## SHORT TASK
Output every line of the records as a numbered list, from the line containing "In the current" through the last line. Leave out blank lines.

## MATERIALS PROVIDED
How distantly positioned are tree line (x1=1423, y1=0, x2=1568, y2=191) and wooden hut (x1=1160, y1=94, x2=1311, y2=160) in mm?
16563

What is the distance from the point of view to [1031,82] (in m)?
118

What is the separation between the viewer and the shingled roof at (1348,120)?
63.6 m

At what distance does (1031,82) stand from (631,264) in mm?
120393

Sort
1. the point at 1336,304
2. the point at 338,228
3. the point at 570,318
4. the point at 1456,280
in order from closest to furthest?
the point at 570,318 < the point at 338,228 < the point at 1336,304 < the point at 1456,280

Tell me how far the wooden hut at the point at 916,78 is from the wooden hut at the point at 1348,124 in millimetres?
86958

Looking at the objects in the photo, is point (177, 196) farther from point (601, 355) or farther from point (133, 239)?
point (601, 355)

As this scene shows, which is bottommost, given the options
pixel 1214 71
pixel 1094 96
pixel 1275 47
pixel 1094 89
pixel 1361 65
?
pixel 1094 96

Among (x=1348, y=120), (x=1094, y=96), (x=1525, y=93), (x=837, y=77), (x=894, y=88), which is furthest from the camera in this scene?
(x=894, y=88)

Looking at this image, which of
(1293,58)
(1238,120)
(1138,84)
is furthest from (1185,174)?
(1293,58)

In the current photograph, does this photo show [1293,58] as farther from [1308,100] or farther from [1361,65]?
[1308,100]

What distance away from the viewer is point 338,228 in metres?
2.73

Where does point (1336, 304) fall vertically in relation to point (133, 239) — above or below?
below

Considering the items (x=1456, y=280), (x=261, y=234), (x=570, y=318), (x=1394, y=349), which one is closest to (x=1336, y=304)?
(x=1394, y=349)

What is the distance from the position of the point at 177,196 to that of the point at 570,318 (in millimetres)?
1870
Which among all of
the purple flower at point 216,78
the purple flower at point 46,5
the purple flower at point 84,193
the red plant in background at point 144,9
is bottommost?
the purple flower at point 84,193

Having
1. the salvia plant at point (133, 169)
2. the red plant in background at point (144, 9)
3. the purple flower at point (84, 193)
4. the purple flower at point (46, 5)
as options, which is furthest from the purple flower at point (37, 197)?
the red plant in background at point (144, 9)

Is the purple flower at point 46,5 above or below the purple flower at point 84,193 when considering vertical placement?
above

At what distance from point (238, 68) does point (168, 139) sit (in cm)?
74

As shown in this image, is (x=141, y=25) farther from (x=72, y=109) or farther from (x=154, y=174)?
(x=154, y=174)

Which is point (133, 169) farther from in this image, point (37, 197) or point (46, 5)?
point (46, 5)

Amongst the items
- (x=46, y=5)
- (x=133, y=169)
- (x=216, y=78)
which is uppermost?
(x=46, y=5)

## TASK RESPONSE
1. In the current photograph, does this photo show [1293,58] as farther from [1308,100] or farther from [1361,65]?
2. [1308,100]
3. What distance away from the viewer is point 338,228 in metres?
4. 2.73
5. Where does point (1336, 304) fall vertically in relation to point (133, 239) — above or below?
6. below
7. Considering the items (x=1456, y=280), (x=261, y=234), (x=570, y=318), (x=1394, y=349), which one is closest to (x=1336, y=304)?
8. (x=1394, y=349)
9. What is the distance from the position of the point at 177,196 to that of the point at 570,318 (in millimetres)?
10. 1870
11. Which among all of
12. the purple flower at point 216,78
13. the purple flower at point 46,5
14. the purple flower at point 84,193
15. the red plant in background at point 144,9
16. is bottommost?
17. the purple flower at point 84,193
18. Having
19. 1. the salvia plant at point (133, 169)
20. 2. the red plant in background at point (144, 9)
21. 3. the purple flower at point (84, 193)
22. 4. the purple flower at point (46, 5)
23. as options, which is furthest from the purple flower at point (37, 197)?
24. the red plant in background at point (144, 9)
25. Is the purple flower at point 46,5 above or below the purple flower at point 84,193 when considering vertical placement?
26. above
27. At what distance from point (238, 68) does point (168, 139) sit (in cm)?
28. 74
29. As shown in this image, is (x=141, y=25) farther from (x=72, y=109) or farther from (x=154, y=174)?
30. (x=154, y=174)
31. Which is point (133, 169) farther from in this image, point (37, 197) or point (46, 5)?
32. point (46, 5)
33. Amongst the items
34. - (x=46, y=5)
35. - (x=133, y=169)
36. - (x=216, y=78)
37. which is uppermost?
38. (x=46, y=5)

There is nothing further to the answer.